Но Рояк не только живописец, он один из виднейших архитекторов, работавший с такими титанами архитектуры, как Лисицкий братья Веснины, ценившие его творческое своеобразие, приправленное супрематизмом, и дерзкую идееспособность. Среди множества интереснейших проектов Рояка и советские павильоны на международных выставках в Париже, затем в Нью-Йорке. Я держу в руках письмо, в котором комиссар советской части (имеется в виду павильон) Международной выставки в Нью-Йорке в 1939г. сообщает Рояку о награждении его значком с эмблемой павильона СССР «В память активного участия в строительстве и художественном оформлении павильона.» Рояка в Америку на всякий случай не выпустили.
С первых дней войны рядовой Рояк на фронте. Он участник битвы под Сталинградом, других кровопролитных сражений. Однажды вернулся из разведки, когда все уже были уверены, что он погиб. Друзья бросились к нему: «Роячок, ты вернулся». Одиннадцать боевых наград и участие в Параде Победы на Красной площади – итог боевой славы солдата, потом сержанта Рояка.
И снова работа в архитектурной мастерской Веснина. Проекты его отличались новизной и свежестью творческого восприятия, законченностью и легкостью форм. И стойкой верностью принципам, выработанным в годы сотрудничества с Казимиром Малевичем – и в архитектуре, и в живописи, с которой Рояк не расставался никогда.
Как жаль, что писать о нем, выставлять его картины и рисунки после многодесятилетнего перерыва стали лишь к концу его жизни. И после того дня, когда она оборвалась.
Первой, кто написал о Рояке еще в 1980г., была журналистка Лариса Жадова, жена Константина Симонова. Мастеру тогда из-за потери зрения пришлось оставить работу. Многодневные беседы с Жадовой были поэтому очень важны для него.

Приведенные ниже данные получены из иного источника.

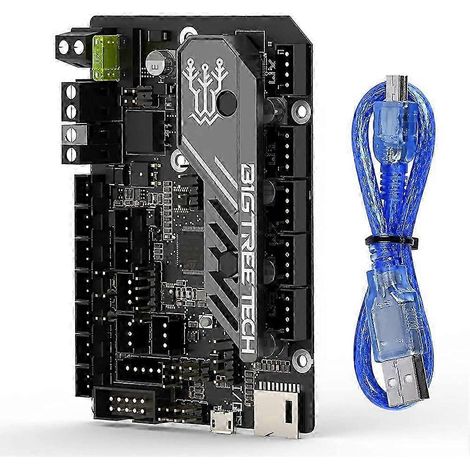 Carte mère BIGTREETECH BTT SKR MINI E3 V3.0 32 bits avec TMC2209 UART intégré, accessoires d'imprimante 3D, compatible avec les imprimantes 3D Ender3, Ender5 et CR10 (kns). (1/5)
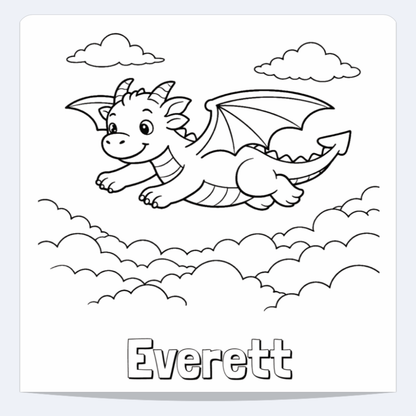 Everett Personalized Coloring Book | Ages 4-8 | L.K. Bunting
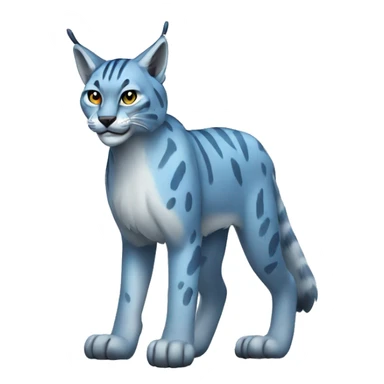 A blue lynx full body sticker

Работы Рояка украсили стенды Третьяковки, Русского музея, музея Маяковского, Белорусского государственного музея – русский авангард снова в почете, он оценен наконец в отечестве так же, как давным-давно во всем мире, он часть истории русского и мирового искусства.
Архитектурно-живописные пространственные композиции, супрематические коллажи Рояка заняли место в каталоге аукциона Сотби. И вот что интересно: именно в последние годы, в XXI уже веке, цены на работы Рояка резко возросли. А ведь почти всю взрослую жизнь он писал «в стол» - трагедия и для художника, и для искусства. А теперь выставки в Москве, в Германии, во Франции: графика, живопись, коллажи, оригинальнейшие композиции, прекрасные чистые акварели в золотисто-коричневых тонах. И последние – голубые коллажи и потрясающий «Дождь»: город, словно распятый на кресте. Переосмысление жизни, глубочайший ее анализ, вознесение над самим собой, над такими творениями прошлых лет, как «Скрипка», «Курильщик» И «Портрет Розановой», художницы и поэта. В портрете все о ней – красота, тонкий ум, рассыпавшиеся иллюзии, беззащитность перед лицом времени, бесконечная усталость и прорицание, провидение ранней смерти. Это шедевр.